Kembalinya Pendekar Gunung Hua - Chapter 312
Bab 312. Reuni yang Sengit (2)
*Mari kita lihat siapa yang menang pada akhirnya!*
Zhou Xuchuan mencengkeram moncong *imoogi *dan berpegangan erat.
“Ha!”
Saat ia mengerahkan kekuatannya, otot-otot lengannya membengkak dan memberinya kekuatan.
Dia membalikkan badannya, naik di atas moncong *imoogi *, lalu dengan cepat menusuk salah satu matanya.
*Memadamkan!*
*Berhasil!*
Ia bisa merasakan sensasi pedangnya menusuk mata monster itu melalui ujung jarinya. Ia bersorak dalam hati dan mencoba menusukkan pedang itu lebih dalam lagi.
*Jerit!*
Namun, *imoogi itu *tidak mau diam.
Dalam kesakitan, *imoogi *berjuang mati-matian dan Zhou Xuchuan, yang nyaris tak mampu bertahan, juga terombang-ambing di udara.
*Konyol!*
Dia mencengkeram gagang pedangnya erat-erat, menolak untuk melepaskannya. Dia tidak boleh melewatkan kesempatan ini. Seperti serigala yang mengunci rahangnya pada mangsa, dia berpegang teguh pada *imoogi *dengan segenap kekuatannya.
*Jerit!*
Raungan amarah menggema di Laut Selatan. *Imoogi itu *menjadi marah dan menenggelamkan kepalanya ke dalam air ketika manusia yang menyerupai lintah ini tidak jatuh.
*BOOM!*
Ini bukan sekadar percikan, melainkan suara keras, seolah-olah setumpuk bubuk mesiu telah diledakkan.

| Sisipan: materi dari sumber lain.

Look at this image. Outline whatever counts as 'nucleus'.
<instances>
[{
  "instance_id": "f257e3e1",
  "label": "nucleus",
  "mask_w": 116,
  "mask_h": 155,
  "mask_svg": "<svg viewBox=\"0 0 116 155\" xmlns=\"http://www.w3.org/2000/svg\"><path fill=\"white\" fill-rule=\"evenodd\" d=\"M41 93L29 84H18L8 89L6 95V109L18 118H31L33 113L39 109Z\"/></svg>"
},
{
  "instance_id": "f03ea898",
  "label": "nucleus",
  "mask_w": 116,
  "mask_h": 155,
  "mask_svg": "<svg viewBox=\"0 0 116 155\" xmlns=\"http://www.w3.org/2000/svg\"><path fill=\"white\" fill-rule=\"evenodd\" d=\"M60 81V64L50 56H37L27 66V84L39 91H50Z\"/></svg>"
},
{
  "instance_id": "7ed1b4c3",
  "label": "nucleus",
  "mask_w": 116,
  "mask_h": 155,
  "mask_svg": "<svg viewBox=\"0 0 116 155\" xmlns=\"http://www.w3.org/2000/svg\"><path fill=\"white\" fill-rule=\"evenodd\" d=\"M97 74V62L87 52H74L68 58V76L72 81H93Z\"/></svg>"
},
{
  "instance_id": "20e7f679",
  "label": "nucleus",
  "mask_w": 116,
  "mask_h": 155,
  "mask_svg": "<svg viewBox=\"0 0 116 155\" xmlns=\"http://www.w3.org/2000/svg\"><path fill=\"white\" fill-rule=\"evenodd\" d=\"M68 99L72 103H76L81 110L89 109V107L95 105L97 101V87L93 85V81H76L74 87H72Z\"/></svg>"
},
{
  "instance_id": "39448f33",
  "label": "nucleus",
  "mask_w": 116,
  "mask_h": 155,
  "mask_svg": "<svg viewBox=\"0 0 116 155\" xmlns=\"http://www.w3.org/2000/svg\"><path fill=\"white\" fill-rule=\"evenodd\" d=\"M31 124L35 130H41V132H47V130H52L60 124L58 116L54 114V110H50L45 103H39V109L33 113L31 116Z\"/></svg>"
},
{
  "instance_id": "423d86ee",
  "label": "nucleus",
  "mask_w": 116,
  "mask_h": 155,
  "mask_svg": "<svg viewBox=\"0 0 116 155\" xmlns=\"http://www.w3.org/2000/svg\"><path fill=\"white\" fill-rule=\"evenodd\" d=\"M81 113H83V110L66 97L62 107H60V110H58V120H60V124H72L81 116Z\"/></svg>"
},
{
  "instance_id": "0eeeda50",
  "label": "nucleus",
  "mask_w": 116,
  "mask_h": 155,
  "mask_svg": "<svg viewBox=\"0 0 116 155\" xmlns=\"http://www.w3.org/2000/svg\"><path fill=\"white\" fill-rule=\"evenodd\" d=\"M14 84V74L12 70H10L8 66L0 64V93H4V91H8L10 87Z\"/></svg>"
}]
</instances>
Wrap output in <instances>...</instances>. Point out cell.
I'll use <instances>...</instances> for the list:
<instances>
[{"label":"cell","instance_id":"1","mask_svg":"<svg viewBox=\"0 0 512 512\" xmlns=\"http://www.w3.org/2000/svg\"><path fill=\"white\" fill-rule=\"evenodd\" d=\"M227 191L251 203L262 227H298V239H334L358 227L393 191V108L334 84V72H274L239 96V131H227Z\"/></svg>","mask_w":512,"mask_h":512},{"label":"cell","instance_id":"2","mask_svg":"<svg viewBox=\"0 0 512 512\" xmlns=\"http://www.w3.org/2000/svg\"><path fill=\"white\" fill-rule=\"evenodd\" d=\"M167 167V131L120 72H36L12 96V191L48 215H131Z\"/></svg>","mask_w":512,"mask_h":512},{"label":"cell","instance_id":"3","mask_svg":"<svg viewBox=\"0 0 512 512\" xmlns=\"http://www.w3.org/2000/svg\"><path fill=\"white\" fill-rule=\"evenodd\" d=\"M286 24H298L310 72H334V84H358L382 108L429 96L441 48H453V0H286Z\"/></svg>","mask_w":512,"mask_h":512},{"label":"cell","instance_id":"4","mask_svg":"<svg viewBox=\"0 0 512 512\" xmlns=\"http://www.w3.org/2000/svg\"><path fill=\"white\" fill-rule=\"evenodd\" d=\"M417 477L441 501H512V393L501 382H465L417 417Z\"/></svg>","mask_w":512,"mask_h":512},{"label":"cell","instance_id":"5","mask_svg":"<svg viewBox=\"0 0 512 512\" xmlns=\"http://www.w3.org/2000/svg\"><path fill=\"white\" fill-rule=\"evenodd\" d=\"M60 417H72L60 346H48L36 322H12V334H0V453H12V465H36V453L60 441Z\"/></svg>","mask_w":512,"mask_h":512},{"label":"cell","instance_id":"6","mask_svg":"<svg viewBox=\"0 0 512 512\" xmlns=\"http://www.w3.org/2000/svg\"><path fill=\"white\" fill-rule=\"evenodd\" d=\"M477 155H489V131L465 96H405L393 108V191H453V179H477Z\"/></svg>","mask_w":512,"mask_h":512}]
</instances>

Gelombang yang dihasilkan begitu tinggi sehingga menghalangi sinar matahari. Biasanya, kawanan ikan akan berhamburan ke segala arah—tetapi mereka telah lama meninggalkan daerah itu saat Penguasa Laut muncul.
*Woosh, woosh, woosh, woosh.*
*Imoogi *itu berenang di laut. Ia tidak hanya berenang dengan santai. Ia meronta-ronta dengan keras dalam upaya untuk melepaskan sosok yang terus menempel di kepalanya.
*Ugh!*
Pandangan Zhou Xuchuan berputar. Pemandangan di hadapannya berubah dengan cepat.
Karena mereka berenang dengan kecepatan seperti itu, tekanan air yang harus dia tahan bukanlah tekanan normal.
Seorang ahli biasa atau bahkan ahli kelas atas pasti sudah lama jatuh. Bahkan Zhou Xuchuan pun tidak akan bertahan selama ini jika bukan karena Seni Manusia Air.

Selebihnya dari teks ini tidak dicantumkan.